Find common lines with one file and with all of the files in another folder Post: 303013673

Sponsored Content

Top Forums Shell Programming and Scripting Find common lines with one file and with all of the files in another folder Post 303013673 by Don Cragun on Sunday 25th of February 2018 02:11:51 PM

02-25-2018

Registered User

Quote:

Originally Posted by abdulbadii

Code:

for i in /notinthatfolder/*.* {
 comm -12 filetobecompared $i >filetobecompared-$i
 }

This can't possibly work... Your output filenames (not pathnames) contain at least two slash characters. And that is still assuming that filetobecompared doesn't contain any <slash> characters; which isn't clear in the above code nor in the specification of the problem in the first post in this thread.

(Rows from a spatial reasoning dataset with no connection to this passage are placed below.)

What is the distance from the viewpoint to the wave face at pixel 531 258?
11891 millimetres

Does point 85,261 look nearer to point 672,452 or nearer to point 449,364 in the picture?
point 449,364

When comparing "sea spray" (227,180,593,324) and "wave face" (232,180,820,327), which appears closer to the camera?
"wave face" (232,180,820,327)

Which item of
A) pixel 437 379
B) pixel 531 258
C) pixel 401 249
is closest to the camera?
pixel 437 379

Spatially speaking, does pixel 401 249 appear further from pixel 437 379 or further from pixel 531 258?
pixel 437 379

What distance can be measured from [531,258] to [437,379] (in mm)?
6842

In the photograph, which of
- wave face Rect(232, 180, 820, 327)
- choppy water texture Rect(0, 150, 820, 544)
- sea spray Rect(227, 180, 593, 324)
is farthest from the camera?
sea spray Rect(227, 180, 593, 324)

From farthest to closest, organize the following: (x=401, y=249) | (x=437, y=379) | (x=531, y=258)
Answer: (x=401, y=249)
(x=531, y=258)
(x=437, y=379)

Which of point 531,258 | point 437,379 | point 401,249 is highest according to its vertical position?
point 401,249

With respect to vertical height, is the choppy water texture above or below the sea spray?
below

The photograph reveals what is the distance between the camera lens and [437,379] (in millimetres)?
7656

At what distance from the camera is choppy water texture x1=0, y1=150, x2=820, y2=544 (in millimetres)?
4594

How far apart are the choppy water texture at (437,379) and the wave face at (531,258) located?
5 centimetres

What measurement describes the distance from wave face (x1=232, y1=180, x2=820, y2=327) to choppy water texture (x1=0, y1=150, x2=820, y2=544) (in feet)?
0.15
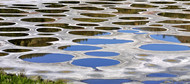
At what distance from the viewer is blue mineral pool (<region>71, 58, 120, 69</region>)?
838 cm

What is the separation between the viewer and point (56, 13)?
56.2ft

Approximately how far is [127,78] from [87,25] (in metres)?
6.64

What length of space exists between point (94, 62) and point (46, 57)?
101 centimetres

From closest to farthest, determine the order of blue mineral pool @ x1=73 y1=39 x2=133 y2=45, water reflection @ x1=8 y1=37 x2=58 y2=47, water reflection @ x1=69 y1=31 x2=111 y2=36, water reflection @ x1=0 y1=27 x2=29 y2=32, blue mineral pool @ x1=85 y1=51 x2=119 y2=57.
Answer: blue mineral pool @ x1=85 y1=51 x2=119 y2=57 → water reflection @ x1=8 y1=37 x2=58 y2=47 → blue mineral pool @ x1=73 y1=39 x2=133 y2=45 → water reflection @ x1=69 y1=31 x2=111 y2=36 → water reflection @ x1=0 y1=27 x2=29 y2=32

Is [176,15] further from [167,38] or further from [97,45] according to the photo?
[97,45]

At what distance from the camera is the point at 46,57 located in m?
9.05

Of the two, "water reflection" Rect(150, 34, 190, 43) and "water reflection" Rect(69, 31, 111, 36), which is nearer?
"water reflection" Rect(150, 34, 190, 43)

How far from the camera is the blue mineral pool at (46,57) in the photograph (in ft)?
28.8

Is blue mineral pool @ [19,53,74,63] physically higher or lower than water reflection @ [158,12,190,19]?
higher

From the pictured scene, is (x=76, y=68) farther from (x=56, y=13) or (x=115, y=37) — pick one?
(x=56, y=13)

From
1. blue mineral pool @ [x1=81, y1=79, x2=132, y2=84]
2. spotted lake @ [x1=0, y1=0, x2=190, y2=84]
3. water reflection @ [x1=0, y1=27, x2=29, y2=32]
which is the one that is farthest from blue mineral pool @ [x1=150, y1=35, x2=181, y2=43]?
blue mineral pool @ [x1=81, y1=79, x2=132, y2=84]

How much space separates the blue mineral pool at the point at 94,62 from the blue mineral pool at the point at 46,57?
0.33 m

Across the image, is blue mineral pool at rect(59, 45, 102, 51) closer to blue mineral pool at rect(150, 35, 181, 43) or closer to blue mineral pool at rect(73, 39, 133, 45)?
blue mineral pool at rect(73, 39, 133, 45)

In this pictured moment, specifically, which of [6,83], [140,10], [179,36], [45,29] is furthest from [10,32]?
[140,10]
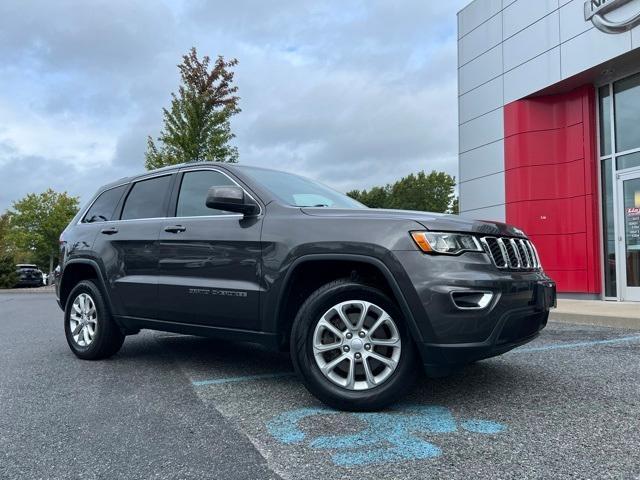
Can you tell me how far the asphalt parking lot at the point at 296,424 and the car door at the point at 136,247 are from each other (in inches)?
24.4

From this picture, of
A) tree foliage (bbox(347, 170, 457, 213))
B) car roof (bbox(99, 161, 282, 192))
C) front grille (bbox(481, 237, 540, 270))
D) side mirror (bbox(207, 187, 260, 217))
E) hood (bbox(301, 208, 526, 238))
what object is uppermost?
tree foliage (bbox(347, 170, 457, 213))

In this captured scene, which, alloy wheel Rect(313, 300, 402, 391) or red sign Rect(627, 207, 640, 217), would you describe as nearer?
alloy wheel Rect(313, 300, 402, 391)

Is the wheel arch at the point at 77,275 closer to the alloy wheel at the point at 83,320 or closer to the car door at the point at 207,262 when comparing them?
the alloy wheel at the point at 83,320

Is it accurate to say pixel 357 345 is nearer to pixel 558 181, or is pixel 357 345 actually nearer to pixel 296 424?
pixel 296 424

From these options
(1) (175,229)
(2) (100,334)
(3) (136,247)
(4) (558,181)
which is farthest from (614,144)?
(2) (100,334)

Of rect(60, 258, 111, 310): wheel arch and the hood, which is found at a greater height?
the hood

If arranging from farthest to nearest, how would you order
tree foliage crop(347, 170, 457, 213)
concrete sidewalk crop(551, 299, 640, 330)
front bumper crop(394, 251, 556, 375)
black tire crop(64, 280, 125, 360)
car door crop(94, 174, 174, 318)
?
tree foliage crop(347, 170, 457, 213) → concrete sidewalk crop(551, 299, 640, 330) → black tire crop(64, 280, 125, 360) → car door crop(94, 174, 174, 318) → front bumper crop(394, 251, 556, 375)

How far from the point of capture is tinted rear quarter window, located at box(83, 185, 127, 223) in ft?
17.6

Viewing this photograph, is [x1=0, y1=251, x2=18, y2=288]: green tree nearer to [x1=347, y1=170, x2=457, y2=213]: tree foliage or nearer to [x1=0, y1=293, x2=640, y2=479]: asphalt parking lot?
[x1=0, y1=293, x2=640, y2=479]: asphalt parking lot

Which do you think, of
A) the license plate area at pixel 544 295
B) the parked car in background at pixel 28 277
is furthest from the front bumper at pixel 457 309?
the parked car in background at pixel 28 277

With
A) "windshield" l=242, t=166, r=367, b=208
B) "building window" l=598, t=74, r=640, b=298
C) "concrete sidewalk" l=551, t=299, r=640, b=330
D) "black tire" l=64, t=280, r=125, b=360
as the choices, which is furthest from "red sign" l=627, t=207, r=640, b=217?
"black tire" l=64, t=280, r=125, b=360

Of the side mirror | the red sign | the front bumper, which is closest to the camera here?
the front bumper

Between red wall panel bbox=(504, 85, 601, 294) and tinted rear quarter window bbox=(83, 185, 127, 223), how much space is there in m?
10.3

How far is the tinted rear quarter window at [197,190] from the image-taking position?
4.36 m
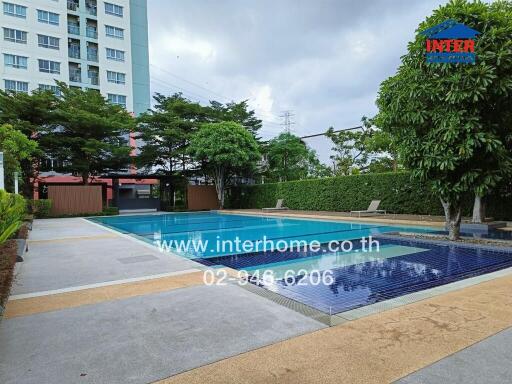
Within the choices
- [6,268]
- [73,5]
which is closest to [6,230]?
[6,268]

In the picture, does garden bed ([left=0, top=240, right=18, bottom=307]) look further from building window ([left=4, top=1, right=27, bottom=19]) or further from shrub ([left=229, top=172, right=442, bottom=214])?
building window ([left=4, top=1, right=27, bottom=19])

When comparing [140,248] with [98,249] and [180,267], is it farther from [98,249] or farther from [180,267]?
[180,267]

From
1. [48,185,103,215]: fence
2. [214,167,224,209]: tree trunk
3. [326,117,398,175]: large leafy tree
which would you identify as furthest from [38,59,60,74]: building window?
[326,117,398,175]: large leafy tree

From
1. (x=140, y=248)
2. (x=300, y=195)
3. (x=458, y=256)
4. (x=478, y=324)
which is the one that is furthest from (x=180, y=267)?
(x=300, y=195)

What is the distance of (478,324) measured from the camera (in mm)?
2910

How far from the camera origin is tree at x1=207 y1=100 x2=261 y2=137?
84.8ft

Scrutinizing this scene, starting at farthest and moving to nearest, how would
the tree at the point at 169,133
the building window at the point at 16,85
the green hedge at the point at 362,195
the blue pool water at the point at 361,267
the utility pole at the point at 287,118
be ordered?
the utility pole at the point at 287,118 < the building window at the point at 16,85 < the tree at the point at 169,133 < the green hedge at the point at 362,195 < the blue pool water at the point at 361,267

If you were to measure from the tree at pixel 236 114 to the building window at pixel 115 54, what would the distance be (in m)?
18.4

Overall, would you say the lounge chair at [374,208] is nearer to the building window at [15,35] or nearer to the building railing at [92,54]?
the building railing at [92,54]

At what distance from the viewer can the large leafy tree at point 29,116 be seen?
63.4 feet

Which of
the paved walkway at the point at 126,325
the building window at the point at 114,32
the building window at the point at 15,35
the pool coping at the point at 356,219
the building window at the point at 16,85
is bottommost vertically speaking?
the paved walkway at the point at 126,325

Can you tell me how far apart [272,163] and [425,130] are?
1910cm

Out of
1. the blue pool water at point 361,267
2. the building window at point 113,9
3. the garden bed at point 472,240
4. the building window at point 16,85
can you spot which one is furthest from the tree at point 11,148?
the building window at point 113,9

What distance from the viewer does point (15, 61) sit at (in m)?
31.5
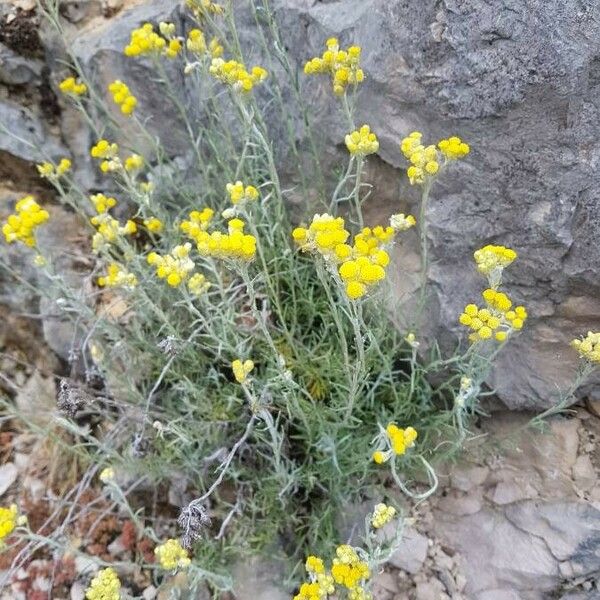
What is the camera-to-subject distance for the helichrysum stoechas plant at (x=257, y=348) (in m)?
1.88

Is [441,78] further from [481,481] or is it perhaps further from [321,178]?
[481,481]

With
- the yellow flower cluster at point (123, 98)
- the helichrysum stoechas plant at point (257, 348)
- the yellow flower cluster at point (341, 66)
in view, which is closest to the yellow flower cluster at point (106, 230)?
the helichrysum stoechas plant at point (257, 348)

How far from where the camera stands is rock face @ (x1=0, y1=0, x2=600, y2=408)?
186cm

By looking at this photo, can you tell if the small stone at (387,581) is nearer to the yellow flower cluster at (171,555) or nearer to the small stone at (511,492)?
the small stone at (511,492)

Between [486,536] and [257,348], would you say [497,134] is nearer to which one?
[257,348]

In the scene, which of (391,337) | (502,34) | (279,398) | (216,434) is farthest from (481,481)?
(502,34)

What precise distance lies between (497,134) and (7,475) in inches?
97.6

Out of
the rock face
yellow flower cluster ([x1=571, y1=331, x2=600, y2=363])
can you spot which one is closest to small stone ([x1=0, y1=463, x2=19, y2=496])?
the rock face

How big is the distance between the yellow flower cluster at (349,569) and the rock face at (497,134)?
928 mm

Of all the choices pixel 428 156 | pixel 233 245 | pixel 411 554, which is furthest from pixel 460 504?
pixel 233 245

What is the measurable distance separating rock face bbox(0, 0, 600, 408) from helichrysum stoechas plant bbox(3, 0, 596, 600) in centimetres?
11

Furthermore, comm is only specified to work if both input files being processed "are ordered in the current collating sequence" (i.e., in sorted order). And, despite the first post in this thread specifying comm, there is no indication that the input files being processed meet this requirement.

The awk code RudiC suggested doesn't care about input files being sorted, but it does have a problem with <slash> characters in output file. But, I'm confused by Eve's statement saying that RudiC's code puts output in a single file. It doesn't; it creates output file pathnames for each output line based on the two input file pathnames. It should do exactly what was requested in post #1 if all of the files being compared are in the current working directory and no <slash> characters are used in any of the arguments given as any of hte filename operands passed to his awk script.

If you want a tested script that can create report files in a specified directory where each report file contains lines that are common between one file (specified to be in any directory) and one or more files (each specified to be in any directory) you could try something more like the following:

Code:

#!/bin/ksh
usage() {
	printf "$Usage\n" "$IAm" >&2
}

# Define script variables.
IAm=${0##*/}
Usage="Usage: %s output_directory initial_file file_to_compare..."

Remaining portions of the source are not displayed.